Dale Earnhardt Jr. opened his weekly podcast Monday by thanking his fans for the support they’ve shown since he and his family survived a plane crash last week in Tennessee.
As Earnhardt spoke, his 15-month-old daughter Isla could be heard chirping happily away in the background.
What a sweet sound that was.
News of the crash -- which happened when Earnhardt’s private plane bounced multiple times and veered off a runway in Elizabethton, Tenn., before ending up in flames on a highway -- was a sobering reminder of the inherent risks that come from the common practice of NASCAR drivers and teams flying in private planes to races and other events.

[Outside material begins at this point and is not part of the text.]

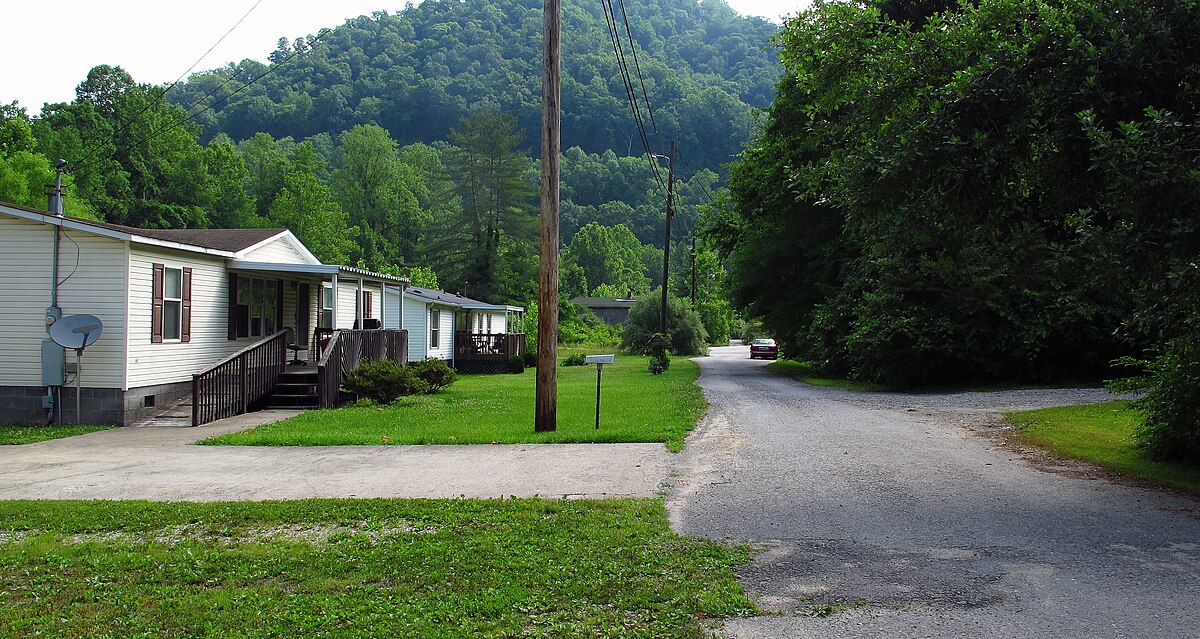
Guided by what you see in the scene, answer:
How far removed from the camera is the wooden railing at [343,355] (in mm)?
16250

Earnhardt, 44, no longer drives full-time; he retired after the 2017 season and is now a commentator for NBC, for which he was going to broadcast last weekend’s race at Bristol Motor Speedway.

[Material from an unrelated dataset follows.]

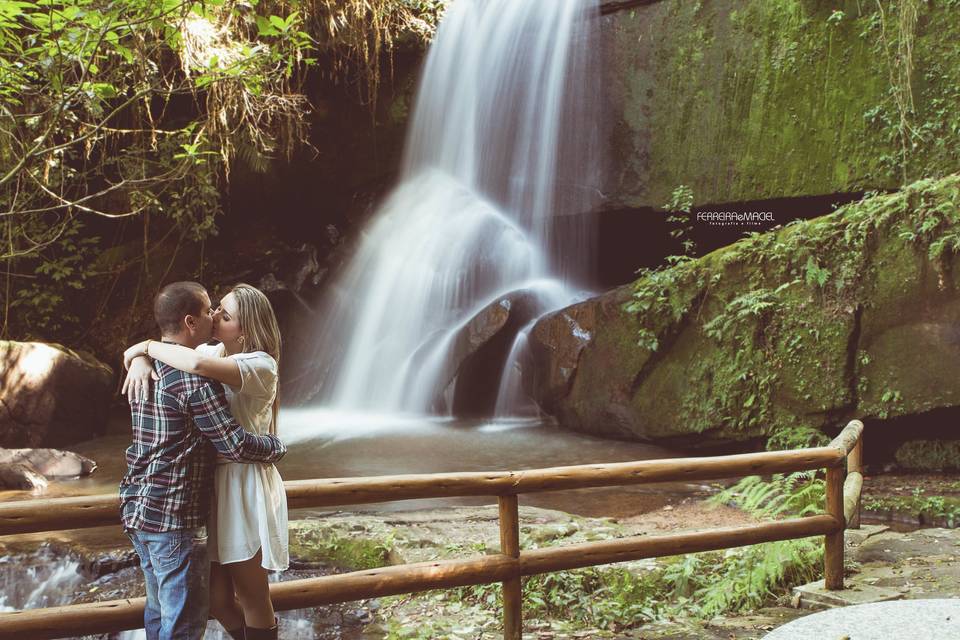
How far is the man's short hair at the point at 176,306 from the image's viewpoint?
8.77 feet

And he remains, perhaps, the most popular and beloved figure in the sport.
What happened at Elizabethton Municipal Airport, where Earnhardt, his wife Amy, Isla, two pilots and the family dog walked away from the burning plane relatively unscathed, forced an entire sport to take a collective gasp. Then there was a sigh of relief.

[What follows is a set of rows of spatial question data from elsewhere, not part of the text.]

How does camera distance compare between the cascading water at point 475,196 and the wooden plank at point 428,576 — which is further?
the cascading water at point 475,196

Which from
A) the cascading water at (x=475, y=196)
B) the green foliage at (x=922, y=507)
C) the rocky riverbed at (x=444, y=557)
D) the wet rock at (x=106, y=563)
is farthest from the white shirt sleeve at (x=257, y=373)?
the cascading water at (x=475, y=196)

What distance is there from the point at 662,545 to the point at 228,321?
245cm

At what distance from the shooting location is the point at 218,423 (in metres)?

“We’re trying to process what we’ve been going through,” Earnhardt said on the podcast. “We appreciate the privacy. It’s been a very difficult few days for everybody. Me and my wife are trying our best to get back to normal as soon as possible.”
The accident (which as of earlier this week was still being investigated by the National Transportation Safety Board) struck a very raw nerve in NASCAR.
Air disasters have not been uncommon in the sport. Alan Kulwicki, the 1992 Cup champion, was killed in a crash in Blountville, Tenn., in 1993. Davey Allison died in 1993 in a helicopter crash in Talladega, Ala. In 2004, a Hendrick Motorsports plane crashed in Virginia, killing 10 people, including team owner Rick Hendrick’s brother, son and nieces. Race team owner Jack Roush, who has a private license, has survived two crashes.
It also brought memories of one of the darkest days in NASCAR history, when Earnhardt’s father Dale Earnhardt Sr. died in a last-lap crash during the 2001 Daytona 500.
Gratefully, the unthinkable didn’t happen last week in Tennessee. But the accident served as a reminder that NASCAR -- which is struggling to keep its foothold in the broader American sports landscape -- has its own, unique treasures, and Earnhardt Jr. is one of them.
“We just really appreciate all the support,” Dale Jr. said on his podcast. “It’s meant a lot to us. We want you to know that. We’ll be seeing you soon.”